● WHAT YOU ARE ASKED TO DO
Return each line below that contains the string "pyautogui".

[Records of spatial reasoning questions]

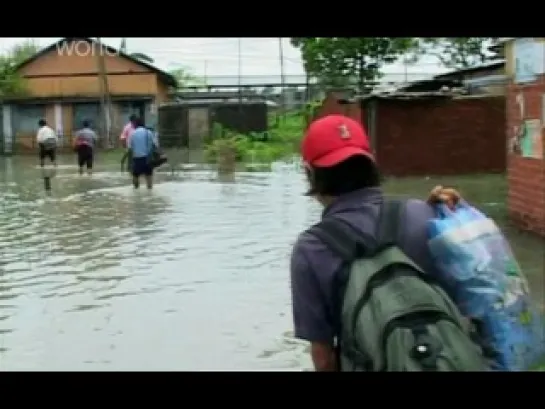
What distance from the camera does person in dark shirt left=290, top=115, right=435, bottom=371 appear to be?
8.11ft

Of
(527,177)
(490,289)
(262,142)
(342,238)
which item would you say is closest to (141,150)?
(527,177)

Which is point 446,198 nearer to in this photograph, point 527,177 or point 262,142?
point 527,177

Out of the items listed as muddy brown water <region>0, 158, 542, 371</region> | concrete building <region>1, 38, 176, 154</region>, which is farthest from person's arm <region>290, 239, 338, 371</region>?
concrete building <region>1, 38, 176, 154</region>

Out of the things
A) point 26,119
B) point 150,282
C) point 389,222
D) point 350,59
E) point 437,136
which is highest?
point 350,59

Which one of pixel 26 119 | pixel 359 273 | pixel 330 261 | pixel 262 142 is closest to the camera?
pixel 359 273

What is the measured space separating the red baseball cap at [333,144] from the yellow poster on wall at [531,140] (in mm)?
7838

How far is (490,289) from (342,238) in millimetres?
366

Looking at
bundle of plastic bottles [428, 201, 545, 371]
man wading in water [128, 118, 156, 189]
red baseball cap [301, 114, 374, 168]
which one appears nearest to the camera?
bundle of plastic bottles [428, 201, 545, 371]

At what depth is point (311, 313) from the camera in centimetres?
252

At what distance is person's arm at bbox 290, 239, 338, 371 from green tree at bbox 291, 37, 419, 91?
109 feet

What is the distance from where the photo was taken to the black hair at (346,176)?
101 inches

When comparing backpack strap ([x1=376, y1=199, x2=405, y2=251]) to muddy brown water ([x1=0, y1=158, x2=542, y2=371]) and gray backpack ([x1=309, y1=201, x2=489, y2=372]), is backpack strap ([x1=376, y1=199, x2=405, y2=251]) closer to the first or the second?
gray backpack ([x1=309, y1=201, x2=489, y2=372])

==

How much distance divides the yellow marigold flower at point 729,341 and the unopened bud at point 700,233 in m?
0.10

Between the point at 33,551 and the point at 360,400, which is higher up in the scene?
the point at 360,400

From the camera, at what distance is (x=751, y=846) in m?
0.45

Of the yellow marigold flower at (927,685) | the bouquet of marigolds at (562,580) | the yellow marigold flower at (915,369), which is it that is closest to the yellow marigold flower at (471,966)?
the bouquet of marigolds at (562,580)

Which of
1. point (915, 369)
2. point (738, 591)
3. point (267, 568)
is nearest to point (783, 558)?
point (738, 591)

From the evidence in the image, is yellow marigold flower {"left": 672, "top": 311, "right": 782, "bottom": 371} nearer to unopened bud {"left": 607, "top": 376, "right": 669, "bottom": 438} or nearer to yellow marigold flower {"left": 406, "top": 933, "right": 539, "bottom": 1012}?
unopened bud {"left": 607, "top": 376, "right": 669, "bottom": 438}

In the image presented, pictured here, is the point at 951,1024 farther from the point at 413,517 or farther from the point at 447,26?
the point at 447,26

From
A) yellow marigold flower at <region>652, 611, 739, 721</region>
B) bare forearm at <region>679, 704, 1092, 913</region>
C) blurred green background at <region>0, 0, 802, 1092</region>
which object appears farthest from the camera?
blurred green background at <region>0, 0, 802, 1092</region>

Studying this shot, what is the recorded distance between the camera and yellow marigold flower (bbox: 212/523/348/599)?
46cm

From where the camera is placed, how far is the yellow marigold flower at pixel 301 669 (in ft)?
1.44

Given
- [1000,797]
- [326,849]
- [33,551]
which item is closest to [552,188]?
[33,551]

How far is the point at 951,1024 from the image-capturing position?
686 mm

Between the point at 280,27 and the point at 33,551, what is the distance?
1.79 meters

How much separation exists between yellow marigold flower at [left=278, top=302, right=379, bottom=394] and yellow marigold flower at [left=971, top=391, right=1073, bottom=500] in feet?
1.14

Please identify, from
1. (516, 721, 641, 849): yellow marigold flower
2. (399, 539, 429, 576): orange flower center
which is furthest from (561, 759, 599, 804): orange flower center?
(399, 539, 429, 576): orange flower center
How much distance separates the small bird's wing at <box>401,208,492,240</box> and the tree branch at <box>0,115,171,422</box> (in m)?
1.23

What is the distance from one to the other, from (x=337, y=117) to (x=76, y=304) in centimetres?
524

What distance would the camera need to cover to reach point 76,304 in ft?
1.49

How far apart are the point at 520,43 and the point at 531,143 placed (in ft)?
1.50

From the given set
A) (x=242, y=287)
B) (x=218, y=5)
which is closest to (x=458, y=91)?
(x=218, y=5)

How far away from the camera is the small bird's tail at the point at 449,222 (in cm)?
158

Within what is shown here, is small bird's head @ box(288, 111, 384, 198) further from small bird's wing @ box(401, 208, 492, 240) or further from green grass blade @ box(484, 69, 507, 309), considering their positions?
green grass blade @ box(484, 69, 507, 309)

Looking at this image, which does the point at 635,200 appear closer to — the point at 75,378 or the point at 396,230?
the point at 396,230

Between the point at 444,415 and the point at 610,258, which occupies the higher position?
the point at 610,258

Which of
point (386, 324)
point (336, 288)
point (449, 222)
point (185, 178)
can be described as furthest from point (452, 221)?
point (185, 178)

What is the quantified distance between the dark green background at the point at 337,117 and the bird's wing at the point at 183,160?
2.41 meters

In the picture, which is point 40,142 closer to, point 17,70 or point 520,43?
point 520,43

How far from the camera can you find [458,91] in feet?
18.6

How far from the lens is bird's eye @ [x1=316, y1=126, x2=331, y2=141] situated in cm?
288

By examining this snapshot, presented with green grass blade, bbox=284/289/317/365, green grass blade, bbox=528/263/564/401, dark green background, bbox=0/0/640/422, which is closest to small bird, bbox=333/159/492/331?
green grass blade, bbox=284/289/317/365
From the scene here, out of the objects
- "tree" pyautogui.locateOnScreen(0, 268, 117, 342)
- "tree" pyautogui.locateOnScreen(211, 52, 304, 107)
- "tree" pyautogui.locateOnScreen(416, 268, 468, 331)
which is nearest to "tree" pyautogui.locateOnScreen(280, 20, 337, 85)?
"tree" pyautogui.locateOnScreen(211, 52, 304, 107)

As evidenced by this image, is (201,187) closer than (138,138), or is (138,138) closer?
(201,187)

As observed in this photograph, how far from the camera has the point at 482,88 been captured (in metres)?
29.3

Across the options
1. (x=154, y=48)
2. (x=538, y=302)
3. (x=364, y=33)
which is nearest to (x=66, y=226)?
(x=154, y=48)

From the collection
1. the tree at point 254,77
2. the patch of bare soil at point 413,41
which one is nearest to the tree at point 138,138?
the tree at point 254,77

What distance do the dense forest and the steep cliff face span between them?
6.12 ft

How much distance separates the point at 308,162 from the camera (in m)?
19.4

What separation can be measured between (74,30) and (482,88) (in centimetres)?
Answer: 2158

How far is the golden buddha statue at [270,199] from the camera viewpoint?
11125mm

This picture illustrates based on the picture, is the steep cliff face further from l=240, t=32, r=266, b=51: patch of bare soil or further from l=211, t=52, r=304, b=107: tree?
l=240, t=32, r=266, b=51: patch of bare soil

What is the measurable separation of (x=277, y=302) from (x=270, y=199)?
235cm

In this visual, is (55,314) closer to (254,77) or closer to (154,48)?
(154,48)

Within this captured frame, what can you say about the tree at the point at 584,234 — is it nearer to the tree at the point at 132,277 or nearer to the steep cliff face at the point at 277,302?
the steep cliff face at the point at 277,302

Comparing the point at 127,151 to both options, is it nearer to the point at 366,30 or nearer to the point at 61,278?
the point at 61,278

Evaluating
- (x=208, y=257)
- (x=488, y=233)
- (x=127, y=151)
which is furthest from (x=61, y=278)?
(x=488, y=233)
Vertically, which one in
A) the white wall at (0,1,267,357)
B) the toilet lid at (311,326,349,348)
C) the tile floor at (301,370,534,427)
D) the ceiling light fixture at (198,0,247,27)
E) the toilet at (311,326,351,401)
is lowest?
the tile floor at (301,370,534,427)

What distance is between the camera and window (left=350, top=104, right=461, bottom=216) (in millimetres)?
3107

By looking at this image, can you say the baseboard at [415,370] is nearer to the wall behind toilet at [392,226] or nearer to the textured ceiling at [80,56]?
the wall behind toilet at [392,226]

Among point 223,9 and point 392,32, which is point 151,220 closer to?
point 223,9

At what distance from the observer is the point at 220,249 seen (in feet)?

● RESPONSE
- "tree" pyautogui.locateOnScreen(0, 268, 117, 342)
- "tree" pyautogui.locateOnScreen(211, 52, 304, 107)
- "tree" pyautogui.locateOnScreen(416, 268, 468, 331)
which is nearest to "tree" pyautogui.locateOnScreen(280, 20, 337, 85)?
"tree" pyautogui.locateOnScreen(211, 52, 304, 107)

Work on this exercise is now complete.